Study text below:
The Markaz Review:

Malu Halasa & Jordan Elgrably

Our brains are like palimpsests or computer memory: we continuously write over, erase, reconfigure and frequently forget what came before, and yet we are all of the above — we are what we can articulate, and what we may prefer to disremember. But how much of forgetting is in fact unavoidable, and how much is intentional?

Traditionally neuroscientists believed that memory lives in the brain’s temporal lobe, the hippocampus, and that fragments of experience linger in the prefrontal cortex. These could be activated by a sound, smell, color, even a touch. New research suggests memory is lodged in the connections or synapses between the cells. As memory forms, neurons in one region of the brain form, while neurons in another region are destroyed. A recent study on poor zebrafish came across perhaps one of the early indications of where forgetfulness resides.

The essays and art in The Markaz Review’s issue on forgetting rely on props, prompts, and ancient materials to conjure forth forgotten memory, sometimes obscured or erased, other instances hidden in plain sight. In creative nonfiction, in “Regarding the Photographs of Others,” Nabil Salih considers the photographs of his own Iraqi family and is haunted by violence, both homegrown and foreign, that has laid waste to his country. In “Bloodied Dispatches,” the award-winning, Mauritanian novelist Ahmed Isselmou passes by a commemorative tree every morning on his way into work at Al Jazeera’s newsroom, which has on its leaves the names of the correspondents and cameramen who have been killed in wars, which have ravaged the region. His essay, translated from the Arabic by Rana Asfour, gives insight into the pressures faced by journalist-broadcasters in the field — many of whom have been targeted or their families targeted — and the news team in Doha, as they attempt to navigate graphically upsetting images coming in daily from Israel’s war on Gaza.
End of Study text.
** Questions **
(A) Answer these questions about the introduction on forgetting:
(i) Where in the brain did neuroscientists traditionally believe memory lives?
(ii) Who translated "Bloodied Dispatches" from the Arabic?
(iii) Whose photographs does Nabil Salih consider in "Regarding the Photographs of Others"?
(B) Copy the introduction on forgetting between "Our brains are" and "much is intentional?", inclusive, renaming "palimpsests" as "manuscripts".
The data below:
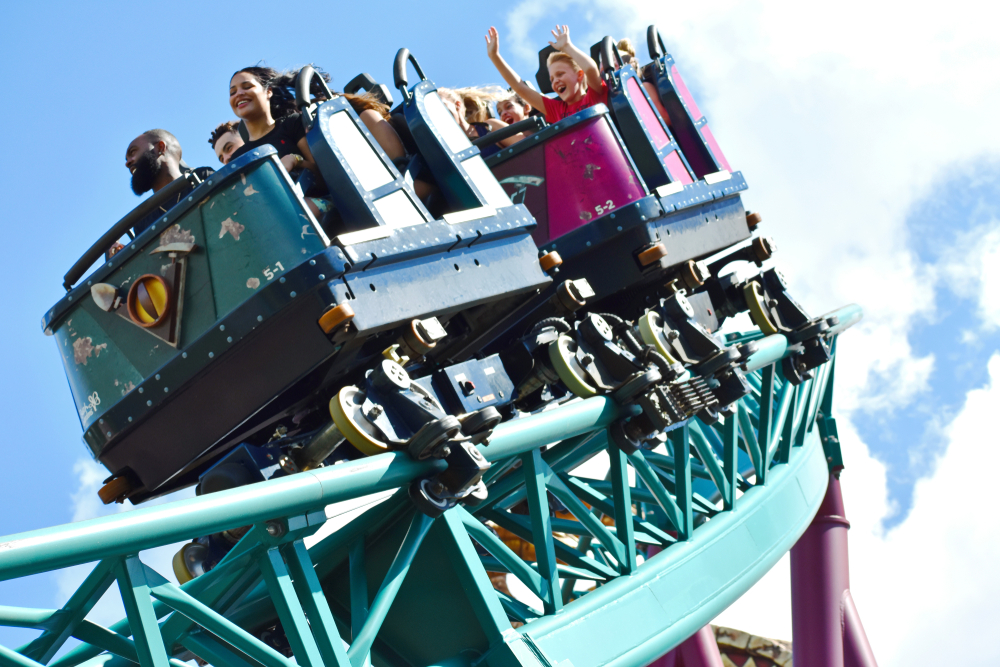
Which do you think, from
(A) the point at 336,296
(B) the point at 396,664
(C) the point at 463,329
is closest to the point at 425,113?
(C) the point at 463,329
End of The data.
** Answers given **
(A)
(i) In the brain's temporal lobe, the hippocampus.
(ii) Rana Asfour.
(iii) Those of his own Iraqi family.

(B)
Our brains are like manuscripts or computer memory: we continuously write over, erase, reconfigure and frequently forget what came before, and yet we are all of the above — we are what we can articulate, and what we may prefer to disremember. But how much of forgetting is in fact unavoidable, and how much is intentional?